Programmatic migration – what can go wrong?

Useful Learning From My Experience

Programmatic migration is where you use software to achieve a fast data migration. It’s far faster than manual migration.

It collects information held in one format, or way, and transforms it so that it can be read in a new context or programme. Web content, for example, is often held in a SQL database

A SQL database is a collection of linked tables.

You might want to be replacing an old Content Management System with a new one, for example.

I’ve worked on several migrations from old CMS systems, such as WordPress, or Joomla, to new SharePoint websites. Microsoft have invested in making SharePoint a powerful tool for running intranets and public sites so it is an attractive proposition for companies like AELTC and organisations like BEIS.

To work in SharePoint, the information in content has to be set out in the correct format, matching the database fields behind the scenes.

Clever Software for fast data migration

Clever software is used to capture content in one format and transform it into a new arrangement.

But there are quite a few things that can go wrong in this process.

Experian have done an excellent blog on this which has stood the test of time. While Experian found the catchy number of eight, and please visit their site to read their list, I’ve identified five problems I’ve seen.

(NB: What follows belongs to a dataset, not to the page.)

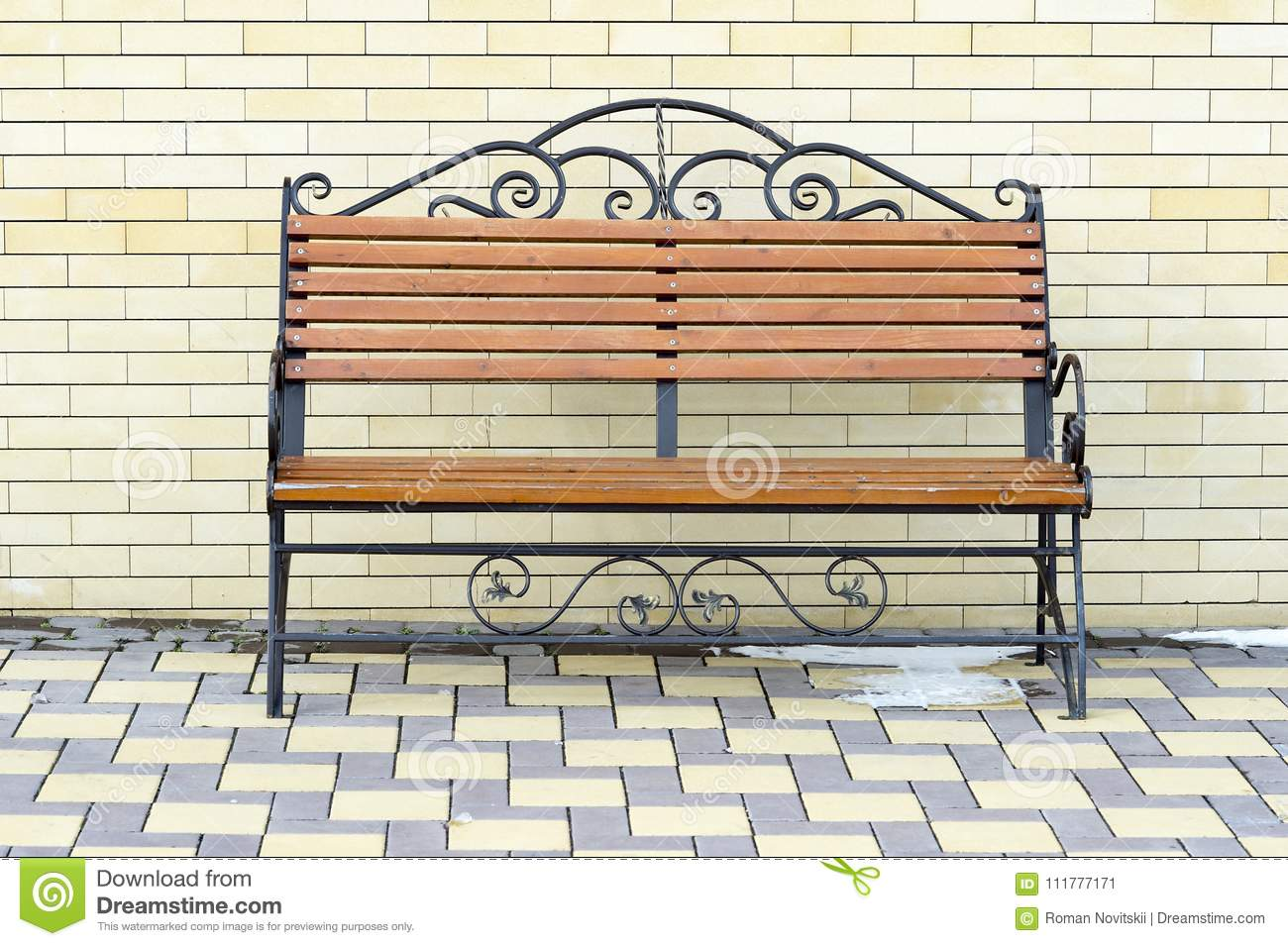 Brown Park bench against the wall of a light yellow brick.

  1. Clients having poor knowledge of the problems with their existing data and assuming technology will find a solution quickly
  2. Pre-migration laziness – not carrying out a good enough preparation data analysis exercise to understand the fundamental structure of the As Is database, and its fields. This means not noticing guff in the wrong fields – and if not picked up, this means contents with errors in it can be migrated. If the site has thousands of pages, manual tester tend only to sample pages, rather than read the whole context in the new environment. As a result, hunting down the problem pieces of content once migrated is a massive task and confidence in your solution will disappear.
  3. Non-validation of the specification and requirements of the new database -known as its database schema, or abstract mapping of the fields contained in the tables which make up the database. SharePoint has its own database schema, which sets out how information shown to the end user through their web browser is contained and stored behind the scenes. Serious study of the TO BE database schema is needed to specify how information from the AS IS system is to be stored in the TO BE new database.
  4. Not enough early stage testing – Sometimes, people use sample content which is not representative of the main content to be migrated.
  5. Post-migration – there are bandwidth constraints which control or limit the amount of information which can be migrated in an hourly or daily period. Often people wait until all of the data is transferred before then testing the new content, in the new system, to see if it has been properly transferred. This often delays a horrible surprise which is better coming early, so you have time to respond. That is, you get to the end and you find out that all the headline text from one website is coming through as body text in the new website because the fields were not properly mapped against each other in your script. Introducing batching, with associated early and agile prototyping stages, means you will find problems and deal with them early, rather than waiting till the end, when your scope for avoiding a poor user experience and embarassment is limited.